Our legislative agenda DOES NOT CALL FOR THE ELIMINATION OF DUE PROCESS FOR TEACHERS.
Instead, IDOE aims to streamline current due process, align it with the current principal due process, and
make it more focused on demonstrated teacher effectiveness based on locally developed, multi-faceted
evaluations. An administrator must be able to prove a teacher’s incompetence with documented ineffective
evaluation ratings in multiple years despite serious attempts to improve through professional development.
The higher a teacher’s licensing status, the more ineffective ratings it takes to remove a teacher from the
classroom. IDOE supports legislation requiring corporations to notify teachers of non-renewal in advance
and then gives teachers the right to a conference with the local superintendent and the school board to
present their case with representation.

Myth #9: Indiana’s reforms will allow the State Superintendent to terminate any teacher’s
contract at any time.

IDOE has not been made aware of language of this nature in any bill, and if it did exist, Dr. Bennett and
IDOE would wholeheartedly oppose it. Personnel decisions of this nature should be made at the local level.

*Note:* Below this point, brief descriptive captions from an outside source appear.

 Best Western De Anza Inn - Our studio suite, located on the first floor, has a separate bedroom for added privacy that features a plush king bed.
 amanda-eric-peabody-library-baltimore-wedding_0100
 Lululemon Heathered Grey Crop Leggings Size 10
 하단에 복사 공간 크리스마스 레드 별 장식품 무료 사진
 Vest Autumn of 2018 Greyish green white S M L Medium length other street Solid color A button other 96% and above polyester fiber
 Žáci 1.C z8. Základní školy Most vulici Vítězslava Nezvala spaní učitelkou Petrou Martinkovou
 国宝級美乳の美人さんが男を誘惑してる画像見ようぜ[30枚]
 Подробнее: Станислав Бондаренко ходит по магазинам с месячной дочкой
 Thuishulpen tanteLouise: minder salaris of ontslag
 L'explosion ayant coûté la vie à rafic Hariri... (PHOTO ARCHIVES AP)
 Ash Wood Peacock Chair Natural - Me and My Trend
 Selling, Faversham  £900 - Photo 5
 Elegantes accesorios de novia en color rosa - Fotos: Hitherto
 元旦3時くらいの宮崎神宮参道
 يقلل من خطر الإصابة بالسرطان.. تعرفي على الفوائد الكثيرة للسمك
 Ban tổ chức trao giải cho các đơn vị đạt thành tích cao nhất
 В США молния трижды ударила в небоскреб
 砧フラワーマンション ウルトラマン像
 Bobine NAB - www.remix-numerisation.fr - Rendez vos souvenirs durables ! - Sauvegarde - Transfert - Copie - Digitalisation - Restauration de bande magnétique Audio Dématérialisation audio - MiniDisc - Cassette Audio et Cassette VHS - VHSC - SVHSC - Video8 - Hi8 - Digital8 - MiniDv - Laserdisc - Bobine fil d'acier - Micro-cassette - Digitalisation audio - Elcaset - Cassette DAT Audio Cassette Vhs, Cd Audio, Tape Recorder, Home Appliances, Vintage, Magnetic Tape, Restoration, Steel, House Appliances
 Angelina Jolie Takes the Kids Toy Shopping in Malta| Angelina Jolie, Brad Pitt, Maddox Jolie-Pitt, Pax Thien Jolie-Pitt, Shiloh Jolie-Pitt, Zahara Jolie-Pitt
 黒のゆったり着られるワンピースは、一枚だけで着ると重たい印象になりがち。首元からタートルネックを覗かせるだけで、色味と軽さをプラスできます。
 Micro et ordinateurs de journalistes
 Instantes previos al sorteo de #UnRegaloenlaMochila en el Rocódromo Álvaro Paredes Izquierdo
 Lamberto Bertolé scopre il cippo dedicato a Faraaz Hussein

Myth #10: The Superintendent of Public Instruction will determine the state funding formula.

This is completely false. The Superintendent has no such authority. Members of Indiana’s General Assembly
develop the funding formula. More specifically, more than 40 members assigned to pertinent committees
will have a say in developing the formula that dictates how state dollars are spent on education. Before it
can be enacted, all 150 members of the state legislature vote on the proposed formula.

Myth #11: The state will be able to force a school corporation to modify a collective
bargaining agreement that it “does not like” and withhold funds if the corporation does not
comply.

This idea is not proposed or supported in any legislative proposals that are part of our education agenda.

Myth #12: That state will require school corporations to publish summaries of teacher’s
evaluations in the local media.

IDOE has not advocated for the sharing of personally identifiable information. The Department does
support school corporations submitting annual reports to IDOE identifying the number of educators placed
in each performance category (Again, the report should not include names or personally identifiable
information). IDOE would then publish the results.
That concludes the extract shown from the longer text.